The Lord Mayor all at once seemed to become aware that the passing traffic was in slow motion as if underwater; all heads were turned towards him and the Malones. He threw out a glittering smile, like a royal salute, his head swivelling round so that he missed no one. Then he looked back at Malone, dropped his voice and the exclamation marks: “Of cours
e, of course. Well, good luck. The sooner you clear it up, you know, the better for us.”
“Us?” Malone couldn’t resist it, the old tongue getting away from him again.
“Of course!” The operatic voice was back. “The city! Sydney!”
“Of course,” said Malone, and tried to show some civic pride; he even threw in an exclamation: “Keep the flag flying! The Olympic flag!”
Amberton raised his fist, like an Olympic winner, tossed his mane and went back across the vestibule, his smile lassoing bystanders whether they wanted it or not. The year 2000 couldn’t come soon enough.
As they crossed the road to the Queen Victoria Building, the QVB as it was called, Lisa said, “You’ll have me fired.”
Malone shook his head. “Look at his record. He wouldn’t have sacked Judas Iscariot, for fear of making waves. You’re a good-looking woman, too. He’s a closet lecher.”
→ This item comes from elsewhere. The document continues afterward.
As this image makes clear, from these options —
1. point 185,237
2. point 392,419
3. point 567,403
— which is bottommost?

“What do I do if he makes a pass? Make a civilian arrest?”
They climbed the stairs to an upper gallery, found a table in one of the restaurants. They sat by the big window that looked out into the heart of the old restored building. For years it had been an almost empty shell; it was foreign money that had rescued it from demolition. All the local developers had passed it by, their hands stuck in their pockets.
Window-shoppers cruised the galleries, balancing their credit cards against what the boutiques offered. The economy had been slow all year and the store owners, atheists and believers alike, were on their knees hoping Christ and Christmas would bring buyers from the East, preferably Japanese, with gold and Diners frankincense and American Express myrrh. Father Christmas, two weeks early, wandered by outside the window, eyes dull and tired above the froth of white beard.
“You look worried,” said Lisa when they were settled.
Malone glanced up from the menu. “Gail and Sheryl came back to the office just before I left. The Feng girl, she’s taken over from her dad, she’s been threatened. By a Chinese, she thought.”
“Do you have to protect her?”
“We’ll have to keep an eye on her, but we can’t give her round-the-clock protection. She’s not in the Witness Protection scheme. How are things at Town Hall?”